Legal Risks and Opportunities of Signing Documents via DocuSign under Labor Law
Electronic signature solutions are becoming increasingly popular in business environments, especially with the rapid digitalization and need for more efficient workflows. Software like DocuSign enables quick and remote signing of documents, but it raises the question of whether such signatures are legally valid under labor law. Is a document signed via DocuSign legally binding in accordance with the Labor Law of the Republic of Serbia? This article will explore the legal aspects and potential risks associated with electronic signatures in employment relations.
Electronic Signatures and Labor Law: Is an E-Signature Equivalent to a Handwritten Signature?
The Labor Law of the Republic of Serbia, as the primary legislation governing employment relations, explicitly requires certain employment documents to be delivered in written form. Specifically, documents such as the decision on the use of annual leave and the payroll slip can be delivered in electronic form. However, this is the exception rather than the rule.
On the other hand, the Law on Electronic Document, Electronic Identification, and Trust Services in Electronic Business introduces the electronic document as a legally valid document equivalent to a paper document. An electronic signature, when signed with a qualified electronic signature, carries the same legal weight as a handwritten signature. This law marks a significant step towards digital business, but the question remains: how aligned is it with the Labor Law, and how is it applied in practice?
Legal Challenges of Signing Employment Contracts Electronically
The Labor Law was enacted before the Law on Electronic Document, meaning it is not fully aligned with modern digital technologies. While an electronic signature can be legally valid for many types of documents, an employment contract is a unique case.
According to the Labor Law, an employment contract is considered concluded when signed by both the employee and the employer, in at least three copies. One copy must be delivered to the employee, while the other two remain with the employer. This requirement for written form leaves little room for interpretation and clearly emphasizes the importance of a physical document in employment relations.
If an employer chooses to sign an employment contract electronically using DocuSign or a similar software, there could be legal issues regarding the validity of such a contract. Although electronically signed documents are legally equivalent to paper ones, they can be challenged in court due to non-compliance with the Labor Law. Additionally, there is a risk that such a contract could be declared void, which could lead to severe legal consequences for the employer, including the obligation to pay damages to the employee.
Legal Implications of Signing a Notice of Termination Electronically
A notice of termination is a crucial document in employment relations, and its proper delivery is of utmost importance. The Labor Law stipulates that a notice of termination must be issued in written form, containing a reasoned explanation and instructions on legal remedies. The delivery of this notice must be carried out in person at the employer’s premises or by registered mail.
Signing such a document electronically can lead to legal complications, given that the Labor Law does not recognize electronic form for this type of document. If an employer attempts to use DocuSign for delivering a termination notice, there is a significant risk that the document will not be recognized as legally valid. If the formal procedure is not followed, the legality of the termination could be questioned, potentially resulting in the employer being required to pay damages to the employee.

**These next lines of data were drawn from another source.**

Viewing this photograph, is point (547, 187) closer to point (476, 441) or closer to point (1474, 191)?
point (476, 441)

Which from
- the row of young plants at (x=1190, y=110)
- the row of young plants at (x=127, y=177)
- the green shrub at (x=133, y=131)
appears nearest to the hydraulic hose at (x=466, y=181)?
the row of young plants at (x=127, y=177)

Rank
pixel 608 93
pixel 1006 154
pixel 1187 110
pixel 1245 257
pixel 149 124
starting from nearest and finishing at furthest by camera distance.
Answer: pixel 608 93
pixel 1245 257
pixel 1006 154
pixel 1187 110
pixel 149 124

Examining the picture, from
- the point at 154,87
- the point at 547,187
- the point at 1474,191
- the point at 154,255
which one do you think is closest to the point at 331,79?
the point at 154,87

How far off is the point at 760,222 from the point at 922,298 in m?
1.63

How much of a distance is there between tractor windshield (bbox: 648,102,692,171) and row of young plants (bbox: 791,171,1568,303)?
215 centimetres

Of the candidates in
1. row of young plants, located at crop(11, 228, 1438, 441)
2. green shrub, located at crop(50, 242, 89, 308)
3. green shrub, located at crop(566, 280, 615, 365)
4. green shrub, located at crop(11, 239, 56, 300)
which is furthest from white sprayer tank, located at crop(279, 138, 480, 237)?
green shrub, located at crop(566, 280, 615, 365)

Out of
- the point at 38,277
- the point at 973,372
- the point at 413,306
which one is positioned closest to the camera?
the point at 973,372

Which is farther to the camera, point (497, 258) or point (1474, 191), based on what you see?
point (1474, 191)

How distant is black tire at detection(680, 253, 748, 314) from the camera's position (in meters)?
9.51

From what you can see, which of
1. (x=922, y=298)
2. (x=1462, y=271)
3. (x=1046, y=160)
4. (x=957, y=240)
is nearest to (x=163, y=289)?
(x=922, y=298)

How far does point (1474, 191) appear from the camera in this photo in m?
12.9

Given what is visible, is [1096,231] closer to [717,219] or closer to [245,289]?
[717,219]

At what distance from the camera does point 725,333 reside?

Exceptions: When is Electronic Signing Allowed?
Although the Labor Law strictly requires documents to be in written form, there are specific exceptions where electronic signing is allowed. For example, the decision on the use of annual leave and payroll slips can be delivered to the employee in electronic form. In these cases, the employer must ensure proof that the employee received and read the document, which may include a receipt confirmation of the electronic mail.
However, even in these instances, the Labor Law insists that, upon the employee’s request, the employer must provide these documents in written form. This highlights the fact that, while electronic signing is becoming more prevalent, the law still favors the traditional, written format for most employment documents.
Potential Penalties and Risks for Employers
Employers who choose to use electronic signatures for employment-related documents must be aware of the legal risks. For example, if an employment contract is concluded electronically and later challenged in court, it could be declared void. In such a case, the employer could face significant legal consequences, including liability for penalties and damages.
Moreover, the legality of a notice of termination could be challenged if the notice was not properly delivered in accordance with the Labor Law. This could lead to a situation where the court rules in favor of the employee, granting them the right to compensation due to improper termination.
Digitalization vs. Legal Reality in Employment Law
While the world is rapidly moving towards digitalization, the legal framework in the field of employment law in the Republic of Serbia is not yet fully aligned with modern technologies like electronic signatures. Although the Law on Electronic Document allows for the use of electronic signatures, the Labor Law imposes strict requirements for the written form of many employment documents.
Until the necessary amendments and alignment of the Labor Law with the Law on Electronic Document are made, employers are advised to exercise caution when using electronic signatures for employment documents. Electronic signing can offer certain advantages in terms of efficiency and convenience, but it also carries significant legal risks that could have serious consequences for employers.